● **Selected extract**
You may refer the code here: https://www.machinelearningplus.com/nlp/topic-modeling-gensim-python/

In [4]:
from sklearn.feature_extraction.text import TfidfVectorizer
from sklearn.decomposition import LatentDirichletAllocation
from gensim.models.coherencemodel import CoherenceModel
from gensim.corpora import Dictionary
from gensim.models.ldamodel import LdaModel
from gensim.models import TfidfModel
from gensim.matutils import Sparse2Corpus

movie_reviews = [
    "This movie is absolutely fantastic! The acting is superb and the storyline is captivating.",
    "I couldn't stand this film. The plot was weak, and the acting was terrible.",
    "The movie was okay. It had some good moments but overall, it was disappointing."
]

vectorizer = TfidfVectorizer()
X = vectorizer.fit_transform(movie_reviews)


corpus = Sparse2Corpus(X.T)


coherence_scores = []
for k in range(2, 11): # You can adjust the range for K
   lda_model = LatentDirichletAllocation(n_components=k, random_state=42)
   lda_model.fit(X)
   id2word = {v: k for k, v in vectorizer.vocabulary_.items()}
   lda_gensim = LdaModel(
       corpus,
       num_topics=k,
       id2word=id2word,
       passes=15,
       iterations=100,
       random_state=42
   )

[Extracted listing records]
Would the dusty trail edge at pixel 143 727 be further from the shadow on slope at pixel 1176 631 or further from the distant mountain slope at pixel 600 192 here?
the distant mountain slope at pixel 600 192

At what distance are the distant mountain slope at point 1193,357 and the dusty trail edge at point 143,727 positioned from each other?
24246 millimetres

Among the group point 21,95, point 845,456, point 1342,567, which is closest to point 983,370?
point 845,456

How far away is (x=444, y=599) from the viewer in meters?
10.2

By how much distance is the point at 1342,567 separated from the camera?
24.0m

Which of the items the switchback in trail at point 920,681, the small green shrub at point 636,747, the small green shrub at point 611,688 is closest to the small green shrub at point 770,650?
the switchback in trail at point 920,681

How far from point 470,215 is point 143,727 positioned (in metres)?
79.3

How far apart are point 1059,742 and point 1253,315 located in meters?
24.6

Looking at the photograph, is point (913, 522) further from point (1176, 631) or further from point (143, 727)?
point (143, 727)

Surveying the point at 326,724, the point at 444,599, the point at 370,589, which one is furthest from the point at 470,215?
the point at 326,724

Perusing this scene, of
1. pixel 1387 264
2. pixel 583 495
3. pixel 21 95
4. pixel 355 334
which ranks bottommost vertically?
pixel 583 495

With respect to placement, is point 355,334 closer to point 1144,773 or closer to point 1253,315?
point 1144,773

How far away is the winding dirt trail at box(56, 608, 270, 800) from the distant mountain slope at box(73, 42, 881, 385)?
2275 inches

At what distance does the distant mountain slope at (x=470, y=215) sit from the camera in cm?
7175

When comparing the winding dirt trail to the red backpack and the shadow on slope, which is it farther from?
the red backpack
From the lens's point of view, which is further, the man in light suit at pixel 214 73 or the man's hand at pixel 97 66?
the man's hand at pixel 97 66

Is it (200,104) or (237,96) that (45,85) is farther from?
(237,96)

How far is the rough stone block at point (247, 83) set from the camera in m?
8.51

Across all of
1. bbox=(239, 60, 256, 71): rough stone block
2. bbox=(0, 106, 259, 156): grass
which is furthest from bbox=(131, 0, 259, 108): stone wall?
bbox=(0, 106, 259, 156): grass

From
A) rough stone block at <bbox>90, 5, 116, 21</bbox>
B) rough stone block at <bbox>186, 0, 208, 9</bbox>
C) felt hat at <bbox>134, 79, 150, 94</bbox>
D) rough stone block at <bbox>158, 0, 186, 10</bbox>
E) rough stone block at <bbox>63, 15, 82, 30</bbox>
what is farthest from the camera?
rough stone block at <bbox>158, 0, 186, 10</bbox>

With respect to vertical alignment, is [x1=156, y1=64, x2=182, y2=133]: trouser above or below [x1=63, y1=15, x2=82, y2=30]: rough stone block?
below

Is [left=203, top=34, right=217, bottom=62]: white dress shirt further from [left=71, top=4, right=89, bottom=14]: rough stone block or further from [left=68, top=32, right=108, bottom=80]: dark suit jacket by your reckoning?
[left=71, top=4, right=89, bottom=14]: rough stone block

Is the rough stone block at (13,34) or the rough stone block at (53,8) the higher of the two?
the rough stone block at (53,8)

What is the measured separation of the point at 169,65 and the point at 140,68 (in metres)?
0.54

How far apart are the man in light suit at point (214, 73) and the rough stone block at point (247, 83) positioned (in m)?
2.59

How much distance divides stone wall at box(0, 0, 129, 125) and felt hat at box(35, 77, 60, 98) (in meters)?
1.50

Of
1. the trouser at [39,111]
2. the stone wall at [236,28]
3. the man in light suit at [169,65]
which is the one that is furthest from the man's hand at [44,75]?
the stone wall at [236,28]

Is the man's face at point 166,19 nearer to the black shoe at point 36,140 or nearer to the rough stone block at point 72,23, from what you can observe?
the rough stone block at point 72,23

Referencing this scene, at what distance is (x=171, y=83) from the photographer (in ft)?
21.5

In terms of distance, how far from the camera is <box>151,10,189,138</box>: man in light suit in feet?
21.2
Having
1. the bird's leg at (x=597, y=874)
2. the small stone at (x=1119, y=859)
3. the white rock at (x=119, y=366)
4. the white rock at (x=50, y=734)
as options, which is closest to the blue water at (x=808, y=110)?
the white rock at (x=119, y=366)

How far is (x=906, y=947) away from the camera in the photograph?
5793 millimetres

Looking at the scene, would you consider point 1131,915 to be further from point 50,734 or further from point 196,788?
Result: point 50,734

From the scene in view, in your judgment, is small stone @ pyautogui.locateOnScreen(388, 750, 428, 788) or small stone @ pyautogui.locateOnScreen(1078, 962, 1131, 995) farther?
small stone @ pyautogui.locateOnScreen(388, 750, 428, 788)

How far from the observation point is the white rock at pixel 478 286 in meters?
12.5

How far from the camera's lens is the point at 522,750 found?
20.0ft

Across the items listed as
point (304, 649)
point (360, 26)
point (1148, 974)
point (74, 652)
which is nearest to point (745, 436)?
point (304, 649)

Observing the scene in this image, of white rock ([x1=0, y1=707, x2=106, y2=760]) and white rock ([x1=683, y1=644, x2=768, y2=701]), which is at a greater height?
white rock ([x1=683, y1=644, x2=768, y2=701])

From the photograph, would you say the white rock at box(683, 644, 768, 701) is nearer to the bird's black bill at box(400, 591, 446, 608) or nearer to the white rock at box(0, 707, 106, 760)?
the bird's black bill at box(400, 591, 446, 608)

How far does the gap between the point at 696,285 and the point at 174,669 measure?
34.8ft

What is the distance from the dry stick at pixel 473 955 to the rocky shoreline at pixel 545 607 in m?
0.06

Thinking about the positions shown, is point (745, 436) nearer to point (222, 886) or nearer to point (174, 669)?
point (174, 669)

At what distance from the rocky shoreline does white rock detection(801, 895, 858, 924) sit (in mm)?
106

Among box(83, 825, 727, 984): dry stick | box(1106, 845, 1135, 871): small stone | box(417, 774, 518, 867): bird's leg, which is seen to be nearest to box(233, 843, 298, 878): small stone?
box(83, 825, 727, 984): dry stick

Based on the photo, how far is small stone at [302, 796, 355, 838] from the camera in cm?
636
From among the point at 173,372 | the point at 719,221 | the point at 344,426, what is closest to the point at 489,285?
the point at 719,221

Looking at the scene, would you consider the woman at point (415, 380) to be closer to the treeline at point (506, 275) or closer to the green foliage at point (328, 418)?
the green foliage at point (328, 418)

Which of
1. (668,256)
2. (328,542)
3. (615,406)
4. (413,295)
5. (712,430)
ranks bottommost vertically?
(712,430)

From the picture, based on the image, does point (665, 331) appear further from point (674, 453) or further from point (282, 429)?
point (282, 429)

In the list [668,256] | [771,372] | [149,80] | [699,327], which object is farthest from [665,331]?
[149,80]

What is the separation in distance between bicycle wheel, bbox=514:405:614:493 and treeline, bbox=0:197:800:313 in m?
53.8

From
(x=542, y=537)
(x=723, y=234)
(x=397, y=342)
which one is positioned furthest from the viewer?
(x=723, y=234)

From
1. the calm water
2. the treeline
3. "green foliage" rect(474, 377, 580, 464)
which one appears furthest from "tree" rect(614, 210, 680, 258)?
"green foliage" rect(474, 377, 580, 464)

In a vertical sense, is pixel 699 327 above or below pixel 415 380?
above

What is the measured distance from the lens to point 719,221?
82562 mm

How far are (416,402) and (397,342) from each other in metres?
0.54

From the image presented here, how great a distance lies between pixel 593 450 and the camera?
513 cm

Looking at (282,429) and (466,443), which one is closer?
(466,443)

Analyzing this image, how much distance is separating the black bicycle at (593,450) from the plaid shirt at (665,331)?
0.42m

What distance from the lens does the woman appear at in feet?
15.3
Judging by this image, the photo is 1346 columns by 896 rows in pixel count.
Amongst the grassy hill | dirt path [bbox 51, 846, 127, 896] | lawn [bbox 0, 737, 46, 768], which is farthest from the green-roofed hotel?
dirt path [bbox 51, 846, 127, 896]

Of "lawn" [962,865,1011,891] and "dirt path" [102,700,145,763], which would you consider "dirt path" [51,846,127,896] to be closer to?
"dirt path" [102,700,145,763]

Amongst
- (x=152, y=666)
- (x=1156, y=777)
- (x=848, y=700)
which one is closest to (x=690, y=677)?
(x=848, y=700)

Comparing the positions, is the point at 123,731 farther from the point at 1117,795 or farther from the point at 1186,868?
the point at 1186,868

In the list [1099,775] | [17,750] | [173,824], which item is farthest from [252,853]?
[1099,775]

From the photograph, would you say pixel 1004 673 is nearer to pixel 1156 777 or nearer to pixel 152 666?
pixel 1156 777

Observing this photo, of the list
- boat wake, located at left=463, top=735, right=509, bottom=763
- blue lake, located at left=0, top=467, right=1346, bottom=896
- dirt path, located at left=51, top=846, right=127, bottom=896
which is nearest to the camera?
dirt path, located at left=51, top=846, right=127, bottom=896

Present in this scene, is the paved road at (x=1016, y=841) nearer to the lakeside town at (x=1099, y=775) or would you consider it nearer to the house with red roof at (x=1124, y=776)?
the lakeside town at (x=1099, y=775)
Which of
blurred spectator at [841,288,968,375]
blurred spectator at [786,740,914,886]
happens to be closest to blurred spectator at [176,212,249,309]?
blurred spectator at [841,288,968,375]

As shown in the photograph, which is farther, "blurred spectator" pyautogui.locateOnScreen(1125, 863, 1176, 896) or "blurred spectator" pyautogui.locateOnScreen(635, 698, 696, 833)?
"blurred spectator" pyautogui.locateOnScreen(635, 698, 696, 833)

● **Given task A**
Express the listing's lines as a JSON list of strings, one string per line with blank lines omitted, starting with the line that contains "As shown in" and going through the end of the listing.
● **Given task B**
Supply the next part of the topic-modeling excerpt, picking up right after its last line.
The topic-modeling excerpt and the listing have no connection to each other.

● **Result A**
[
  "As shown in the photograph, which is farther, \"blurred spectator\" pyautogui.locateOnScreen(1125, 863, 1176, 896) or \"blurred spectator\" pyautogui.locateOnScreen(635, 698, 696, 833)?",
  "\"blurred spectator\" pyautogui.locateOnScreen(635, 698, 696, 833)"
]

● **Result B**
   coherence_model_lda = CoherenceModel(model=lda_gensim, corpus=corpus, coherence='u_mass')
   coherence_lda = coherence_model_lda.get_coherence()
   coherence_scores.append(coherence_lda)

optimal_k = 2 + coherence_scores.index(max(coherence_scores))

lda_model = LatentDirichletAllocation(n_components=optimal_k, random_state=42)
lda_model.fit(X)


feature_names = vectorizer.get_feature_names_out()
topics = []
for topic_idx, topic in enumerate(lda_model.components_):
   top_features_ind = topic.argsort()[:-10 - 1:-1] # Top 10 features for each topic
   topic_words = [feature_names[i] for i in top_features_ind]
   topics.append(topic_words)

for idx, topic in enumerate(topics):
    print(f"Topic {idx+1}: {topic}")

Topic 1: ['is', 'the', 'captivating', 'storyline', 'absolutely', 'fantastic', 'superb', 'this', 'acting', 'and']
Topic 2: ['was', 'it', 'the', 'terrible', 'stand', 'film', 'weak', 'plot', 'couldn', 'some']


## Question 2 (10 Points)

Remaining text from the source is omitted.